A 2011 collection of poems that continues to echo for me, both on the page and via its enclosed marvelous CD, is Shara McCallum's book THIS STRANGE LAND (Alice James Books). McCallum, originally from Jamaica, embeds her poems with multiple tongues -- fragments of Spanish, Creole, and more. Her two earlier books are Song of Thieves and The Water Between Us, and her poems have been widely translated. Their gentle forms, just loose enough for one's own thoughts to permeate, but snug enough for precisely expressed sentences and dialogue, embrace the emotions of love for life and for one's daughter, one's mother, one's lover. I like this stanza from the opening poem, "Psalm for Kingston":

City where Marley sang, Jah would never give the power to a baldhead
   while the baldheads reigned, where my parents chanted
      down Babylon -- Fire! Burn! Jah! Rastafari! Selassie I! --
   where they paid weekly dues, saving for our passages back to Africa,
while in their beds my grandparents slept fitfully, dreaming of America.
And here's the opening from "The Shore":
Then, you turned from me in failing light,
trees startling into sleep,
snow rearranging itself in slender branches.
It is snowing as I re-read those lines, and the rest of the poem grows the way that lines of frost do on a chilled window, revealing a delicate pattern of affection and vision.

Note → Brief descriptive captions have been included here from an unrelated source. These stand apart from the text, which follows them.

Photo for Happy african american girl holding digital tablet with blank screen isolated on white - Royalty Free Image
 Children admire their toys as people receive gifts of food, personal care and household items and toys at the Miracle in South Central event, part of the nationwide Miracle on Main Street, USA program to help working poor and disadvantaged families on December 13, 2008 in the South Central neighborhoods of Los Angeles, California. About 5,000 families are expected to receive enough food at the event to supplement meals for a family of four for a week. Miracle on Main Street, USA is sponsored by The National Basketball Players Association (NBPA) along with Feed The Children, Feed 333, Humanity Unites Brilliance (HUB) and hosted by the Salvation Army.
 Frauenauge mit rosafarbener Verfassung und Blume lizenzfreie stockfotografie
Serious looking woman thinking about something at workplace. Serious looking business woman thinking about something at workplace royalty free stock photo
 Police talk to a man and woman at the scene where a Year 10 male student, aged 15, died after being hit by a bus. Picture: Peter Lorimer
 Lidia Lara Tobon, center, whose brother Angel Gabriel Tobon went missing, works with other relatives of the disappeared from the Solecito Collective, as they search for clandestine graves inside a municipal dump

McCallum also gives us an exquisite nine-page poem "From the Book of Mothers," a bright lacy network of short fragments that convey the fabric of enduring love, as well as its shadows: "Daughter, is it your aging / or my own I fear most?"

There are some fascinating interviews with McCallum on YouTube, one in her role as director of the Stadler Center for Poetry at Bucknell College, and another as part of Dennis Miller's "Conversations" via Mansfield University.

* * *

Sometimes a book of poems can hit so hard that it takes time before I'm willing to talk about it. I've picked up THE FOREST OF SURE THINGS by Megan Snyder-Camp and let it carve its way into my thoughts, then let it go, then picked it up, again and again. It's the kind of book that both wounds and binds. The first section is called "Borrowed Memory" and the narratives in it can make a person weep, as they unveil loss in precise short tales. Phrases from the poems here embed themselves like glass slivers: "The marriage ran under their skin, a rash," or "In this land the children tear their hearts in half."

The second section, "Tether," pulls the losses in closely toward what we cherish most tenderly, and offers some blessings on the bleeding: "May this slipping away protect us, / may the loss of days ease the ones I love / from their anger, that sturdy chair / circled all day by its shadow, without which / a dim sea would come to level our yard, level / as in make right."

The collection won the Tupelo Press/Carzyhorse award for an outstanding first book. I shivered when I noticed that one of its back-cover blurbs was from Lia Purpura, author of King Baby, another collection that has amazed and moved me. Hello, life and love; goodbye, love and life. A new year begins.